━━ Records to use

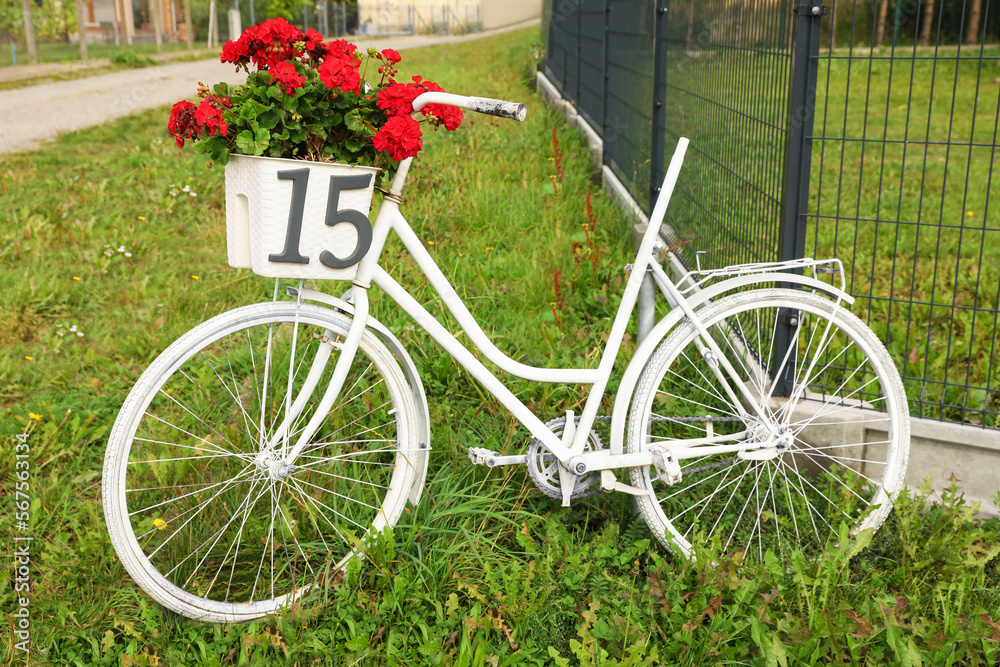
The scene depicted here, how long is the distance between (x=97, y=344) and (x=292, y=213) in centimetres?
246

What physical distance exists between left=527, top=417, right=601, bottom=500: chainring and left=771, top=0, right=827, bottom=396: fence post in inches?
24.0

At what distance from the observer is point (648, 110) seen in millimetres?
5141

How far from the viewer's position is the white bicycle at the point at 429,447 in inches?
89.5

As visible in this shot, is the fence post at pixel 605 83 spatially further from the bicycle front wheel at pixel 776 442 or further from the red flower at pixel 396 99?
the red flower at pixel 396 99

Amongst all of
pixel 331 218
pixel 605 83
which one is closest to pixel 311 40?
pixel 331 218

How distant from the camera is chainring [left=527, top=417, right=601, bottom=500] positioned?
2.53 metres

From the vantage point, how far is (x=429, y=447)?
2586mm

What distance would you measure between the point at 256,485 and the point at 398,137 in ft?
3.98

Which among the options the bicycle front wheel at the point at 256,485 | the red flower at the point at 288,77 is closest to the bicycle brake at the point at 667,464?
the bicycle front wheel at the point at 256,485

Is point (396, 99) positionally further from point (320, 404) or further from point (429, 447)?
point (429, 447)

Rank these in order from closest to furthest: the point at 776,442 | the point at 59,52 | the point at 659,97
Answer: the point at 776,442 → the point at 659,97 → the point at 59,52

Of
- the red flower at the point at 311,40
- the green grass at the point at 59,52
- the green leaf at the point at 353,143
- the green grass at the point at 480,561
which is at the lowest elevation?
the green grass at the point at 480,561

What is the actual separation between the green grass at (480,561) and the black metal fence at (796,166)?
717mm

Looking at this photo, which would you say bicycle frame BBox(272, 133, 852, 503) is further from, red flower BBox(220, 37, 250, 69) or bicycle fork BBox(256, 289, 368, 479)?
red flower BBox(220, 37, 250, 69)
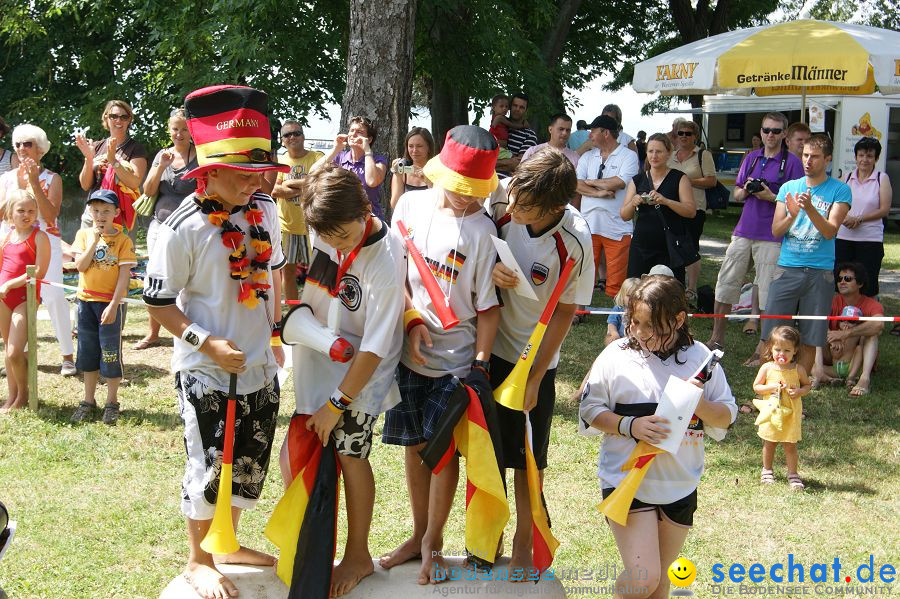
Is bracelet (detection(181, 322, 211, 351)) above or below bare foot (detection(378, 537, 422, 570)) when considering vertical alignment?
above

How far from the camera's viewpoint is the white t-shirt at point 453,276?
11.6ft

━━━━

* _Aim of the task_
Copy out every line of the data above word for word, leaving out the pictures.

* _Full answer_
The scene depicted here, how long is the distance between (x=97, y=344) and (x=292, y=213) in centimetres?
246

What physical distance exists between left=527, top=417, right=601, bottom=500: chainring and left=771, top=0, right=827, bottom=396: fence post in inches?
24.0

At what distance from the observer is point (648, 110) seen in millimetres?
5141

How far from the viewer's position is the white bicycle at the point at 429,447 in inches?
89.5

As visible in this shot, is the fence post at pixel 605 83 spatially further from the bicycle front wheel at pixel 776 442 or further from the red flower at pixel 396 99?
the red flower at pixel 396 99

Amongst all of
pixel 331 218
pixel 605 83
which one is closest to pixel 311 40?
pixel 331 218

How distant from the camera is chainring [left=527, top=417, right=601, bottom=500] positioned?
2.53 metres

From the vantage point, how far is (x=429, y=447)?
2586mm

What distance would you measure between the point at 256,485 and the point at 398,137 in ft?
3.98

Which among the options the bicycle front wheel at the point at 256,485 | the red flower at the point at 288,77 is closest to the bicycle brake at the point at 667,464?
the bicycle front wheel at the point at 256,485

Is point (396, 99) positionally further from point (320, 404) or further from point (429, 447)?
point (429, 447)

Rank these in order from closest to furthest: the point at 776,442 | the point at 59,52 | the point at 659,97
Answer: the point at 776,442 → the point at 659,97 → the point at 59,52

Of
- the red flower at the point at 311,40
- the green grass at the point at 59,52
- the green leaf at the point at 353,143
- the green grass at the point at 480,561
which is at the lowest elevation?
the green grass at the point at 480,561

What is the actual separation between the green grass at (480,561) and the black metal fence at (796,166)?
717mm

Looking at this photo, which would you say bicycle frame BBox(272, 133, 852, 503) is further from, red flower BBox(220, 37, 250, 69) or bicycle fork BBox(256, 289, 368, 479)?
red flower BBox(220, 37, 250, 69)
Is bracelet (detection(181, 322, 211, 351)) above or below bare foot (detection(378, 537, 422, 570)) when considering vertical alignment?
above

How far from the camera's viewpoint is the white t-shirt at point 453,276?
11.6ft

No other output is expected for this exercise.